Quoting Zvezda (Reply 2):
Just wrap the boarding pass in aluminium foil and no one can track it.

This is why I think RFIDs for air travel are a bad idea. People already know how to bypass it before it comes out!


User currently offlinePanHAM From Germany, joined May 2005, 9089 posts, RR: 29
Reply 14, posted (7 years 10 months 4 days 6 hours ago) and read 1616 times:

When I first heard about RFID the cost of a chip was over one $, when it is 0,25$ now it is already a big improvement and the costs will go further down once the technique becomes the standard.

Even with the present (assumed) difference of 0,03 vs 0,25 the benefits of the RFID must be weighed against the higjher costs. Right now with bar codes, each items must be scanned. In the future, you just push the load device through the scanner and the items are checked against the manifest.

Passenger check in will involve less man power and will be a lot quicker. I doubt that they will have scanners in Dr. Mullers or other shops for locating missing passengers.

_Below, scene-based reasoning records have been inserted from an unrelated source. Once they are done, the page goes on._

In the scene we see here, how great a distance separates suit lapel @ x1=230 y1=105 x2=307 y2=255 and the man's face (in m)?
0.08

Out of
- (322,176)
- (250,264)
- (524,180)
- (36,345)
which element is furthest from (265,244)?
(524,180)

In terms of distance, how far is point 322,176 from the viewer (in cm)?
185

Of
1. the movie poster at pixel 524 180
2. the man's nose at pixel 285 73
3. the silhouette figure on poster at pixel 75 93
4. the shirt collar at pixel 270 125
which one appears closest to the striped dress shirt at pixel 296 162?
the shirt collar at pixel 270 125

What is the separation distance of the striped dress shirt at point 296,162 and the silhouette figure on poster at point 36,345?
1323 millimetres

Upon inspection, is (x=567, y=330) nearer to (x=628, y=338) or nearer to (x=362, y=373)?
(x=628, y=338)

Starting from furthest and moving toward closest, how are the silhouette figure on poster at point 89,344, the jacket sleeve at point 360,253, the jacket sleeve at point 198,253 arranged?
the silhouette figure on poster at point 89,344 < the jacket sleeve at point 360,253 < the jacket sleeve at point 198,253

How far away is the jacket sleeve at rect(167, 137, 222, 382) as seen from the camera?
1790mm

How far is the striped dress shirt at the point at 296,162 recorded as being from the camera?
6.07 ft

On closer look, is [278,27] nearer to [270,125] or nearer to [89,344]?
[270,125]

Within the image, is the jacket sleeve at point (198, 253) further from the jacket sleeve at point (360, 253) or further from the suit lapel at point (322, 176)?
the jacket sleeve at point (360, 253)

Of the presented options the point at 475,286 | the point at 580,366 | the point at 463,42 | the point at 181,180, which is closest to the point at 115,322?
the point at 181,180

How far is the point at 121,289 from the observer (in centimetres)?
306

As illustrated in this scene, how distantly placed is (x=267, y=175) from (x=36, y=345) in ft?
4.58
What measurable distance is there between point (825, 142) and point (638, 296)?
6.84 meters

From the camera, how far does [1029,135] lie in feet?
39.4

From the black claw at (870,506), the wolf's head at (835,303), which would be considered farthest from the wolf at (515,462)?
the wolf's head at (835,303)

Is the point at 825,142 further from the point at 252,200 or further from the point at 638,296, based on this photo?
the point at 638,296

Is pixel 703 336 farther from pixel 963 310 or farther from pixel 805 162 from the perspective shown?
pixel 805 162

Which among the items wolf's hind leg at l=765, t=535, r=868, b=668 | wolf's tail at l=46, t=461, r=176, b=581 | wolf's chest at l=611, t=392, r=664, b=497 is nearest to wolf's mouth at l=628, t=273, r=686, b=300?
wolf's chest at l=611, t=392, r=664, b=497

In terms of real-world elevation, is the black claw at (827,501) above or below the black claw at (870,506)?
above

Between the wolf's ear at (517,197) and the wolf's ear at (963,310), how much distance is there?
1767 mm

@ Thorben - a police state is a state without separation of powers, that was the East of Germany until 1989. We enjoy a democratic state since 1949 now and since 1990 in all of Germany. Your worries are pointless.



E's passed on! That parrot is no more! He has ceased to be! E's expired and gone to meet 'is maker!
User currently offlineStandby87 From Switzerland, joined Jul 2001, 536 posts, RR: 3
Reply 15, posted (7 years 10 months 3 days 22 hours ago) and read 1568 times:

Quoting HanginOut (Reply 1):
For example, if I were to visit the "adult" theater (hypothetically speaking of course ) at FRA, the last people I would want to know where I am is the airline and airport.

LOL! I thought it was you carrying that extendable telescope  Wink
I've never been there of course, but I've often walked past it.

RFID is coming.
My phone has more RAM than the computers for the Apollo program and costs a lot less. It's just a question of time and the costs will come down.